▶ _ASSIGNMENT_:
From the piece below about the photo of Mum in her new room, repeat word for word the stretch that starts at the words "My sister sent" and ends with "gruesome about it.".

▶ _DOCUMENT TEXT_:
══════════════════════════════

My sister sent me an email, advising me that she had moved Mum into her new Home. So far so predictable but at the foot of the email was one of those little grey paperclip things and hidden behind the little grey paperclip thing a disconcerting photo, of my mother peacefully asleep in her new bed, in her new room, and my sister with her hand resting on Mum’s forehead being photographed by – whom? Godmother and I agreed, there was something spooky, even gruesome about it.
It’s not that I do not know what my mother looks like now, in her 87th year and suffering from dementia; how her face has thinned and yellowed and her smile has gone. I saw her only last weekend after all. I fed her a belated Christmas Dinner and wrote a post about it. It’s worse than that. It’s two things:
Firstly (my sister couldn’t have known this, but if she had it wouldn’t have stopped her) it reminded me so much of the painting on the cover of one of my old paperbacks of metaphysical poetry. It’s a mourning painting. Sir Thomas’s fine white hand beneath a frill of stiff white lace, rests on a skull. People are ranged around in their best-black-and-lace, looking mournful but resigned. The deceasing lady is propped up on many pillows, only her head and shoulders visible. And unfortunately, my sister had managed to mirror that exact pose in her smartphone snap.

══════════════════════════════

▶ _DATA SEGMENT_:
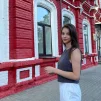 Екатерина Ершова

══════════════════════════════

▶ _ANSWER SECTION_:
My sister sent me an email, advising me that she had moved Mum into her new Home. So far so predictable but at the foot of the email was one of those little grey paperclip things and hidden behind the little grey paperclip thing a disconcerting photo, of my mother peacefully asleep in her new bed, in her new room, and my sister with her hand resting on Mum’s forehead being photographed by – whom? Godmother and I agreed, there was something spooky, even gruesome about it.